Si la Chine et la Russie, déjà cibles de lourdes
sanctions, doivent être traitées avec précaution, l’arrogante patrie du
Bien se défoule sur ceux qui dans son arrière-cour la défient. Cuba, qui
a développé une médecine de pointe, dépêchant près de 600 spécialistes
vers quatorze destinations (y compris Italie, France d’Outre-Mer et
Caraïbes, Syrie), irrite certes l’Oncle Sam vieillissant, mais le
vétéran de l’embargo yankee a fait ses preuves. C’est donc le Venezuela,
détenteur d’immenses réserves pétrolières, qui est la cible « latine »
par excellence. Qu’il soit victime du virus ne fait qu’exciter chez
Trump et ses sbires un acharnement « viral » qui se manifeste par des
sanctions meurtrières et dévastatrices. Des experts onusiens les
qualifient de « crimes contre l’humanité », « s’apparentant à une action
génocidaire », ajoutant que « dans un monde décent, leurs architectes
devraient être emprisonnés à vie ». L’objectif avoué est de capturer
Maduro, accusé de narcotrafic, et de le remplacer par un fantoche. En
attendant, le coût des dépistages du covid se trouve propulsé à des
niveaux exorbitants et le FMI a refusé le prêt demandé par Caracas.
Paris et Londres appuient cette agression grossière, envoyant des
navires dans les parages au prétexte d’aider à la lutte contre la
pandémie (sic).
« Le coronavirus signifie que l’Amérique est totalement
brisée. Trump devrait sortir de l’enfer syrien », écrit Doug Bandow le
22 mars dans The American Interest. En attendant,
agressée par la coalition hybride que l’on sait, théâtre de la guerre
« invisible et sans fin » menée par Trump et ses alliés pour interdire
paix et reconstruction, et occupée illégalement à l’est de l’Euphrate
pour « contrôler le pétrole », la Syrie est en outre frappée depuis 2011
par une pléthore de sanctions occidentales sadiques.... C’est
dramatique pour un pays dévasté, alors que le coronavirus y a fait son
apparition. Est également criminel le siège imposé par Washington à
Téhéran, résistant depuis 1979 aux sanctions occidentales. Confronté à
la réescalade engagée par Trump, l’Iran est durement affecté par la
pandémie. Pour ces pays de « l’Axe de la résistance », l’interdiction de
commercer en dollars vise à empêcher tout achat de médicaments et
d’équipements sanitaires, alors qu’ils sont économiquement étranglés.

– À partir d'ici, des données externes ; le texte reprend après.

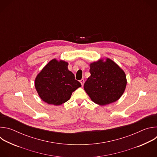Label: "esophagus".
Returning <instances> with one entry per match:
<instances>
[{"label":"esophagus","instance_id":"esophagus-1","mask_svg":"<svg viewBox=\"0 0 157 157\" xmlns=\"http://www.w3.org/2000/svg\"><path fill=\"white\" fill-rule=\"evenodd\" d=\"M80 82H81V85L83 86V85H84V79H81L80 80Z\"/></svg>","mask_w":157,"mask_h":157}]
</instances>
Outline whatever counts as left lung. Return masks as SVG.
I'll list each match as a JSON object with an SVG mask.
<instances>
[{
	"instance_id": "8db88e82",
	"label": "left lung",
	"mask_w": 157,
	"mask_h": 157,
	"mask_svg": "<svg viewBox=\"0 0 157 157\" xmlns=\"http://www.w3.org/2000/svg\"><path fill=\"white\" fill-rule=\"evenodd\" d=\"M89 76L84 84V90L95 103L104 105L117 101L127 84L125 73L113 60H99L90 64Z\"/></svg>"
}]
</instances>
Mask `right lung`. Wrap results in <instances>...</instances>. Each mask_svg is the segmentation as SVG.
I'll return each mask as SVG.
<instances>
[{
    "mask_svg": "<svg viewBox=\"0 0 157 157\" xmlns=\"http://www.w3.org/2000/svg\"><path fill=\"white\" fill-rule=\"evenodd\" d=\"M68 63L50 61L35 79V86L41 99L49 104L61 105L68 101L76 89L81 86L74 74L68 70Z\"/></svg>",
    "mask_w": 157,
    "mask_h": 157,
    "instance_id": "add662e5",
    "label": "right lung"
}]
</instances>
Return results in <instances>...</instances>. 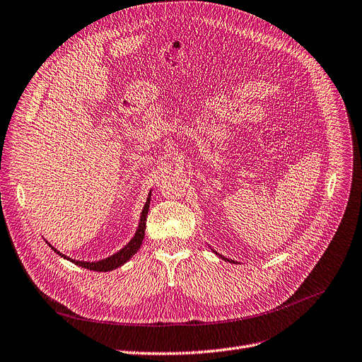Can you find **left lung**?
I'll return each instance as SVG.
<instances>
[{"instance_id":"1","label":"left lung","mask_w":362,"mask_h":362,"mask_svg":"<svg viewBox=\"0 0 362 362\" xmlns=\"http://www.w3.org/2000/svg\"><path fill=\"white\" fill-rule=\"evenodd\" d=\"M220 257H221V258H223V259H227V262H230V259H228V258H224V257H223V255H220ZM230 263H231V262H230Z\"/></svg>"}]
</instances>
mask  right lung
I'll list each match as a JSON object with an SVG mask.
<instances>
[{
  "label": "right lung",
  "mask_w": 362,
  "mask_h": 362,
  "mask_svg": "<svg viewBox=\"0 0 362 362\" xmlns=\"http://www.w3.org/2000/svg\"><path fill=\"white\" fill-rule=\"evenodd\" d=\"M150 196H151V193L148 194L146 205H144V209H142V212H141V220H139V226H138V230H136L135 236L131 239V242H129L123 250H120L119 252H115L114 255H111V257H108V258L100 259V262H96V263H93V262H92V263H89V262H77V259H72V258H69V257L64 255L62 252L57 251L56 248H53L49 242H47V245H49V247H50L56 254H59L61 257L69 259L71 263H74V264H77V266H80V267L89 269V270H95V272H110V270L117 269V267H120L122 264H124L129 258L134 257V255L136 254V251L141 248L142 240H144V235H146L147 214H148V208H150Z\"/></svg>",
  "instance_id": "add662e5"
}]
</instances>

Comment compter sur des Européens velléitaires dont le coronavirus est
le seul horizon et les sanctions le seul outil politique ?

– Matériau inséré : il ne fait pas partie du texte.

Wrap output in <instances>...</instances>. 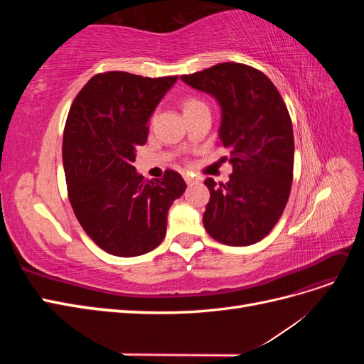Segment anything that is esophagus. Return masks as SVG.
Segmentation results:
<instances>
[{
	"label": "esophagus",
	"mask_w": 364,
	"mask_h": 364,
	"mask_svg": "<svg viewBox=\"0 0 364 364\" xmlns=\"http://www.w3.org/2000/svg\"><path fill=\"white\" fill-rule=\"evenodd\" d=\"M183 179H185V182H186V183H188V185H190V183H194V182H196V181H194V178H191V176H190V174H183Z\"/></svg>",
	"instance_id": "obj_1"
}]
</instances>
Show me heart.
I'll list each match as a JSON object with an SVG mask.
<instances>
[{"label":"heart","mask_w":364,"mask_h":364,"mask_svg":"<svg viewBox=\"0 0 364 364\" xmlns=\"http://www.w3.org/2000/svg\"><path fill=\"white\" fill-rule=\"evenodd\" d=\"M200 107H206L205 103H202L200 100H197V98H186L183 102V112H191L196 111V109H200Z\"/></svg>","instance_id":"b5f03b06"}]
</instances>
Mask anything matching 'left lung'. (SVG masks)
<instances>
[{
	"label": "left lung",
	"mask_w": 364,
	"mask_h": 364,
	"mask_svg": "<svg viewBox=\"0 0 364 364\" xmlns=\"http://www.w3.org/2000/svg\"><path fill=\"white\" fill-rule=\"evenodd\" d=\"M181 79L220 105L218 146L232 165L228 183L205 181L211 194L206 232L228 246L258 243L278 223L291 190L294 138L287 106L266 74L243 63H218Z\"/></svg>",
	"instance_id": "obj_1"
}]
</instances>
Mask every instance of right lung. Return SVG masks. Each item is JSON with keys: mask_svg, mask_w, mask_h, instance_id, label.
<instances>
[{"mask_svg": "<svg viewBox=\"0 0 364 364\" xmlns=\"http://www.w3.org/2000/svg\"><path fill=\"white\" fill-rule=\"evenodd\" d=\"M178 75L97 74L77 94L63 132V170L74 214L94 243L115 257L158 247L168 209L183 194L179 173L144 179L134 167L149 119Z\"/></svg>", "mask_w": 364, "mask_h": 364, "instance_id": "obj_1", "label": "right lung"}]
</instances>
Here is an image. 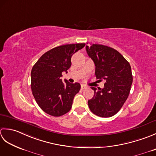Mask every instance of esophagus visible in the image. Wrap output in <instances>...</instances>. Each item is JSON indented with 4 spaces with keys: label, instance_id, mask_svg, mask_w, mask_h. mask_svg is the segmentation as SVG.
I'll use <instances>...</instances> for the list:
<instances>
[{
    "label": "esophagus",
    "instance_id": "obj_1",
    "mask_svg": "<svg viewBox=\"0 0 156 156\" xmlns=\"http://www.w3.org/2000/svg\"><path fill=\"white\" fill-rule=\"evenodd\" d=\"M88 88L87 86L84 85V84H82V85H81V88H82V89H86V88Z\"/></svg>",
    "mask_w": 156,
    "mask_h": 156
}]
</instances>
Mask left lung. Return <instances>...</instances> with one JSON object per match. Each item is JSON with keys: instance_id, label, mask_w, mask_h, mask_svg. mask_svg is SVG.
Listing matches in <instances>:
<instances>
[{"instance_id": "left-lung-1", "label": "left lung", "mask_w": 156, "mask_h": 156, "mask_svg": "<svg viewBox=\"0 0 156 156\" xmlns=\"http://www.w3.org/2000/svg\"><path fill=\"white\" fill-rule=\"evenodd\" d=\"M86 49L95 64L96 77L105 80L103 88L92 87L94 95L88 101V107L98 117H111L129 97L133 82L131 66L118 51L108 46L92 44Z\"/></svg>"}]
</instances>
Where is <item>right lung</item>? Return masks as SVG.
<instances>
[{"instance_id":"right-lung-1","label":"right lung","mask_w":156,"mask_h":156,"mask_svg":"<svg viewBox=\"0 0 156 156\" xmlns=\"http://www.w3.org/2000/svg\"><path fill=\"white\" fill-rule=\"evenodd\" d=\"M84 46L85 44H76L54 48L43 54L33 66L32 93L39 107L48 115L59 117L71 109L80 84L62 82V74L70 68L72 55Z\"/></svg>"}]
</instances>
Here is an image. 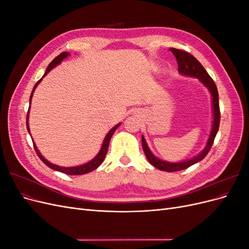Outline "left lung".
Returning <instances> with one entry per match:
<instances>
[{"mask_svg":"<svg viewBox=\"0 0 249 249\" xmlns=\"http://www.w3.org/2000/svg\"><path fill=\"white\" fill-rule=\"evenodd\" d=\"M171 53L175 55L178 66V71L183 74H186V76H191L195 77L201 81V83L206 87L209 88L211 94L213 96V113H214V120H213V126H212V131H211L210 138L208 140L207 146L202 152L194 157L193 159L188 160L185 162H180V163H169V162H165L160 159L156 158L152 152H150L145 139L142 136V147H143V152H144L148 162L155 166L156 168L163 170V171H167V172H175V171H179L186 169L188 167L192 166L193 164L197 163L201 161L203 158H205L208 153L210 152L211 147L213 145L214 139L216 137V134L218 132V129H219V124H220V109H219V97H218V90L215 85V83L213 79L209 76V73L207 71L203 69V66L200 64L198 60L195 58L193 55H191L190 53H188L183 50H178L175 48L169 49Z\"/></svg>","mask_w":249,"mask_h":249,"instance_id":"1","label":"left lung"}]
</instances>
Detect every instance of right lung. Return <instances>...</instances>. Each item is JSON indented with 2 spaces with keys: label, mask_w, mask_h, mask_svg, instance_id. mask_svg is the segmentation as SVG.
<instances>
[{
  "label": "right lung",
  "mask_w": 249,
  "mask_h": 249,
  "mask_svg": "<svg viewBox=\"0 0 249 249\" xmlns=\"http://www.w3.org/2000/svg\"><path fill=\"white\" fill-rule=\"evenodd\" d=\"M69 55H70V53L63 52V53H61V54H60L59 56H57V57H56L54 60H53V61L49 64L46 72H44V74H43V77L46 76V74L53 69V67H55L57 64H59L60 62L62 61V60H63L64 58H66ZM40 81H41V79L34 85L33 90H32V93H31V95H30V102H31L32 94H33V92H34V90H35L36 86L39 84ZM29 109H30V106H29ZM28 117H29V111H28V113H27V129H28V132H29V134H30L29 125H28V124H28ZM118 126H119V124H116L114 127H113V129H111V131H109V133L107 134L106 138H105V140H104V143H103V145H102V148H101V150H100V153L95 156L94 159H92L91 161L86 163V164H84V165H80V166H76V167H61V166H58V165L52 164V163H50L48 160L44 159V158L40 155L39 150L37 149V147H36L35 144H34V149H35V152H36L37 156H38V157L40 158V160H41L44 164H46L47 166H49V167L52 168V169L60 171V172H63V173H66V175H70V176H81V175H85V173H88V172H90V171H92V170L96 169V168L99 167L100 165L103 163V161H104V159H105V156H106V154H107V152H108L110 139H111L112 135L114 134L115 130L117 129ZM33 143H34V142H33Z\"/></svg>",
  "instance_id": "right-lung-1"
}]
</instances>
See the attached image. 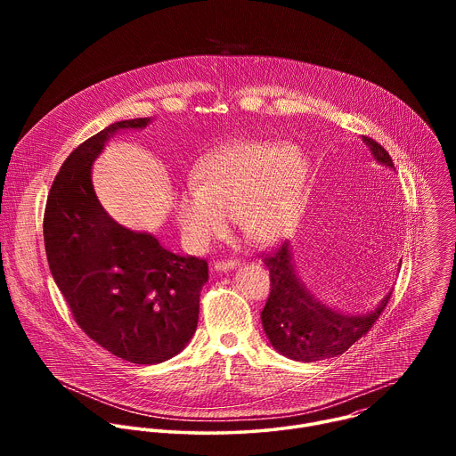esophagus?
<instances>
[{"label":"esophagus","instance_id":"34e87169","mask_svg":"<svg viewBox=\"0 0 456 456\" xmlns=\"http://www.w3.org/2000/svg\"><path fill=\"white\" fill-rule=\"evenodd\" d=\"M238 265V259L234 257H227V259H216L215 262V269L216 271H231Z\"/></svg>","mask_w":456,"mask_h":456}]
</instances>
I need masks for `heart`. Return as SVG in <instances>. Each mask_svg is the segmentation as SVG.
I'll return each instance as SVG.
<instances>
[{
  "instance_id": "heart-1",
  "label": "heart",
  "mask_w": 456,
  "mask_h": 456,
  "mask_svg": "<svg viewBox=\"0 0 456 456\" xmlns=\"http://www.w3.org/2000/svg\"><path fill=\"white\" fill-rule=\"evenodd\" d=\"M306 160L283 144L241 142L225 148L192 173L176 199V220L194 248H206L236 218L256 245L280 240L294 225L301 204Z\"/></svg>"
}]
</instances>
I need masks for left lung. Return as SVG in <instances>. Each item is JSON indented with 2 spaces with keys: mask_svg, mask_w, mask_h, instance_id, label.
Wrapping results in <instances>:
<instances>
[{
  "mask_svg": "<svg viewBox=\"0 0 456 456\" xmlns=\"http://www.w3.org/2000/svg\"><path fill=\"white\" fill-rule=\"evenodd\" d=\"M377 162L394 167L389 153L371 137H362ZM271 273V294L262 310V322L271 345L294 361L314 362L345 354L355 341L364 338L389 297L362 315H345L317 301L299 281L290 262L287 241L262 254Z\"/></svg>",
  "mask_w": 456,
  "mask_h": 456,
  "instance_id": "obj_1",
  "label": "left lung"
}]
</instances>
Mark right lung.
Returning <instances> with one entry per match:
<instances>
[{
	"instance_id": "add662e5",
	"label": "right lung",
	"mask_w": 456,
	"mask_h": 456,
	"mask_svg": "<svg viewBox=\"0 0 456 456\" xmlns=\"http://www.w3.org/2000/svg\"><path fill=\"white\" fill-rule=\"evenodd\" d=\"M150 118L110 124L61 166L45 208L50 273L79 329L110 354L157 364L176 355L197 330L208 262L178 256L148 232L126 229L101 208L92 162L118 129Z\"/></svg>"
}]
</instances>
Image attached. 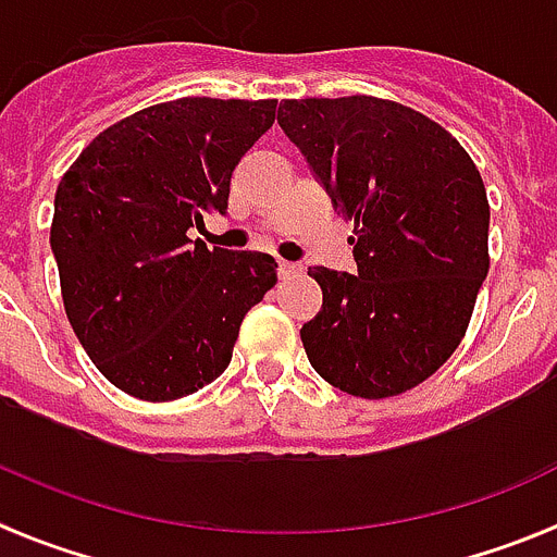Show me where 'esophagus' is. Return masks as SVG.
Masks as SVG:
<instances>
[{
  "label": "esophagus",
  "instance_id": "obj_1",
  "mask_svg": "<svg viewBox=\"0 0 557 557\" xmlns=\"http://www.w3.org/2000/svg\"><path fill=\"white\" fill-rule=\"evenodd\" d=\"M301 273V264H293V261H278V275L289 278V275Z\"/></svg>",
  "mask_w": 557,
  "mask_h": 557
}]
</instances>
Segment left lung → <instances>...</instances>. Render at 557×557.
<instances>
[{
	"label": "left lung",
	"instance_id": "8db88e82",
	"mask_svg": "<svg viewBox=\"0 0 557 557\" xmlns=\"http://www.w3.org/2000/svg\"><path fill=\"white\" fill-rule=\"evenodd\" d=\"M278 124L344 219L358 275L310 268L312 370L358 398L418 387L461 344L490 270V201L441 124L375 96L287 99Z\"/></svg>",
	"mask_w": 557,
	"mask_h": 557
}]
</instances>
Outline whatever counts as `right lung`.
Instances as JSON below:
<instances>
[{"label": "right lung", "mask_w": 557, "mask_h": 557, "mask_svg": "<svg viewBox=\"0 0 557 557\" xmlns=\"http://www.w3.org/2000/svg\"><path fill=\"white\" fill-rule=\"evenodd\" d=\"M275 99L187 96L110 124L57 187L50 250L73 333L99 372L141 401H176L227 370L275 259L190 242L227 210L242 156Z\"/></svg>", "instance_id": "right-lung-1"}]
</instances>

« Soyez humains, levez les sanctions pour tous les pays
et mettez fin à toutes vos guerres contre tous les pays. Cessez de
fabriquer des armes et tournez-vous vers l’humanité… ». Cet appel d’une
journaliste syrienne fera-t-il réfléchir ? C’est mal parti. Rohani
rappelle que l’Amérique n’est pas seulement responsable de la mort d’un
Iranien toutes les dix minutes, mais qu’elle menace la vie du monde, et
il met l’Europe en garde : Qom n’est pas si loin de Londres ou de Paris.
Khamenei aurait-il tort d’invectiver Washington ? : « Vous êtes des
insolents, des oppresseurs, des terroristes ». Il n’y a que la vérité
qui blesse.
Michel Raimbaud - 23 avril 2020
Ancien diplomate et essayiste, Michel
Raimbaud a publié plusieurs ouvrages, notamment Tempête sur le Grand
Moyen-Orient (2e édition 2017) et Les guerres de Syrie (2019).